File Descriptors Opened by Crystal at Initialization - crystal-lang/crystal GitHub Wiki

You may be concerned by the file descriptors your Crystal program has open. Your concern may be security, or you are checking for file descriptor leaks.

On Unix-like systems, at initialization, Crystal opens:

  • A copy of each of stdin, stdout, and stderr if these are terminal devices. These would appear as file descriptors 3, 4, and 5 if all of stdin, stdout, and stderr are connected to a terminal. These are separate opens. Crystal internally performs non-blocking I/O so that it can start a thread while another thread is waiting for file I/O. Due to the semantics of Unix file descriptors, we can't call O_NONBLOCK on a terminal device file descriptor that is shared with our parent and sibling processes. It breaks them. So we figure out what the terminal device is, and open it again.
  • Both ends of two pipes, for a total of 4 file descriptors. These are a kludge for signal handling. Since few libc functions are safe to call in a signal handler, Crystal catches signals, and writes to a pipe an indication that the signal was caught. Crystal's main select() or poll() loop will wake up on the pipe and receive that notification, and activate the user's signal handler.
  • One file descriptor used by eventpoll.

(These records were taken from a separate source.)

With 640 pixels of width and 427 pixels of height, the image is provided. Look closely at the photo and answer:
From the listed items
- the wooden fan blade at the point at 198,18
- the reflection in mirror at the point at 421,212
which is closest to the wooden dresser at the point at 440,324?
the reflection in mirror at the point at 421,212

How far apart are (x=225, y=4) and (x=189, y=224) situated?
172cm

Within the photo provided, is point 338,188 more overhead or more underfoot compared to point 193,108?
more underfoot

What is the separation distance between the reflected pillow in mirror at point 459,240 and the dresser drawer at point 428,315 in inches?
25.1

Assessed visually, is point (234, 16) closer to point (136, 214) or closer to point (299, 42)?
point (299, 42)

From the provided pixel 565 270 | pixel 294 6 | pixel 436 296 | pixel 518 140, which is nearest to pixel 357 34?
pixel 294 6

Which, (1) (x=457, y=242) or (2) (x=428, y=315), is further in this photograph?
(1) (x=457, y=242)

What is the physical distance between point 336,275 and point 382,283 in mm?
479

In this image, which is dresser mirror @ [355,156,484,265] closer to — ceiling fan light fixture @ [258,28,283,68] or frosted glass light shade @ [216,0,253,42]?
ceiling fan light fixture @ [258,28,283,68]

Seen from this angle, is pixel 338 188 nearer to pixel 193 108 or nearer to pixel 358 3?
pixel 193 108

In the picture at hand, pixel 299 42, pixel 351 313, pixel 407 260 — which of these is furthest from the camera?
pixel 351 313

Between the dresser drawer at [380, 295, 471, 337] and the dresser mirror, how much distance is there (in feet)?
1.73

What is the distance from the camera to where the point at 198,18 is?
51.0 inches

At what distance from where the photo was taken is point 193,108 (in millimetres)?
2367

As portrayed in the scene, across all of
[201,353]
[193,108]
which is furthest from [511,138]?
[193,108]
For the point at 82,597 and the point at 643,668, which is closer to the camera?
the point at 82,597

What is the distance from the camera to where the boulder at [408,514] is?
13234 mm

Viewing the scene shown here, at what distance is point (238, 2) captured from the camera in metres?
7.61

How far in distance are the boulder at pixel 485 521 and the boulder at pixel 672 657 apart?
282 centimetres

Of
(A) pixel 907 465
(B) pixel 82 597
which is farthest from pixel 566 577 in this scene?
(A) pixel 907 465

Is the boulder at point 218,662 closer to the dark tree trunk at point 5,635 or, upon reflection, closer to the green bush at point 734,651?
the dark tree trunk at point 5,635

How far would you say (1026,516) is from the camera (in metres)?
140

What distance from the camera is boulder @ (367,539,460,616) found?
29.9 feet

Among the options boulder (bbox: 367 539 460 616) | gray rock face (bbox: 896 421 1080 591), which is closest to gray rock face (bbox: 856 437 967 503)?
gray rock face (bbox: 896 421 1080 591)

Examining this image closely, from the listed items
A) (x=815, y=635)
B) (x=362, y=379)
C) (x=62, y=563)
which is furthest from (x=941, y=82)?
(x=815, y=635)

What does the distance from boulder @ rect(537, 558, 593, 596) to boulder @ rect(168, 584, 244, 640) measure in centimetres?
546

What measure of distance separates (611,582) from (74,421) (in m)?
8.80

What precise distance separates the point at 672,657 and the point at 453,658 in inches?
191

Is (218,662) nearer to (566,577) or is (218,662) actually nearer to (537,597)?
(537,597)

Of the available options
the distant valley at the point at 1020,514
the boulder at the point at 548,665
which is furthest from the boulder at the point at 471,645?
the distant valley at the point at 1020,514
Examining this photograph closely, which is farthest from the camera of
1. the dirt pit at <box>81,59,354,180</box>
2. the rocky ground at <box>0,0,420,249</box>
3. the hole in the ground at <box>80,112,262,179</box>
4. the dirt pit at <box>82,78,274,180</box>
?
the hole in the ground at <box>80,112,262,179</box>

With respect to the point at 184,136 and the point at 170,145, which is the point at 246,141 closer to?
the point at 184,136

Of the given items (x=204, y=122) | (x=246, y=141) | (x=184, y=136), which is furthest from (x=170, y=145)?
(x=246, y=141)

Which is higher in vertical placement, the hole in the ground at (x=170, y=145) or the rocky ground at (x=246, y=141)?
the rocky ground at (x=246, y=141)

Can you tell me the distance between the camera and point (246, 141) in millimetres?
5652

Most Unix-like systems have file descriptors 0, 1, and 2 open for stdin, stdout, and stderr when they execute any program. So your Crystal program will have those file descriptors.

This makes a total of 11 file descriptors you should expect to see when a minimal Crystal program starts. Depending on your app, you can also expect to see one or more sockets open for your database connection, a socket for accepting web connections, and additional sockets for the existing connections.